• [Selected passage]
########################################

I'll go the opposite route and say the trio leaving is a good sign. I quit watching the show because of them. They were always stuck with a really, really lame myth and the scripting was terrible. They always felt like a waste of time. I'd love to see the show get back to its roots.


----------



## eddyj (Jun 20, 2002)

While I like the trio, I also think they were better as a supporting cast, and not as co-protagonists, as they have been lately. I will miss them, but I was missing having more science and details instead of trying to cram everything in, as had been happening.


----------



## kdelande (Dec 17, 2001)

My money's on cost-cutting given how long this show's been around and the ever increasing scope of the myths they've tackled over the years. Everyone's salaries would have been going up so now you have two instead of 5 to worry about.

I think "getting back to our roots" is just smoke to cover the cost cutting reason.


----------



## Big Deficit (Jul 8, 2003)

Possibly cost saving for an older show that has diminishing ratings or just lack of growth? They started off with mythterns that interacted with hosts, then it morphed into a dual show with almost no interaction between the two sets of hosts. I almost always greatly preferred the Adam/Jamie segments in the dual show format. Maybe they'll go back to having mythterns again? Kari was the most personable of the 3 departing and should have the greatest post Mythbusters success, followed by Tori and for Grant? Maybe they'll bring back Battlebots?


----------



## TriBruin (Dec 10, 2003)

I think this has to have been a very recent decision (less than a month or so?) Kari, Tory, and Grant were even at the Creative Emmy's last weekend representing Mythbusters (Adam and Jamie are in Australia, I believe, doing their Mythbuster's Live tour.)

I think there is more than one factor here, but I am guess money is the primary driver.

########################################

• [Data block]
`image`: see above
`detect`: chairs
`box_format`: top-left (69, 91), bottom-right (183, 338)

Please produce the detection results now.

########################################

• [Task to carry out]
Answer these questions about the forum thread on the trio leaving the show:
1. In kdelande's post, how many people are left to worry about instead of 5?
2. According to TriBruin, where were Kari, Tory, and Grant last weekend?
3. Which segments did Big Deficit almost always greatly prefer in the dual show format?

• [Task response]
1. Two.
2. At the Creative Emmy's, representing Mythbusters.
3. The Adam/Jamie segments.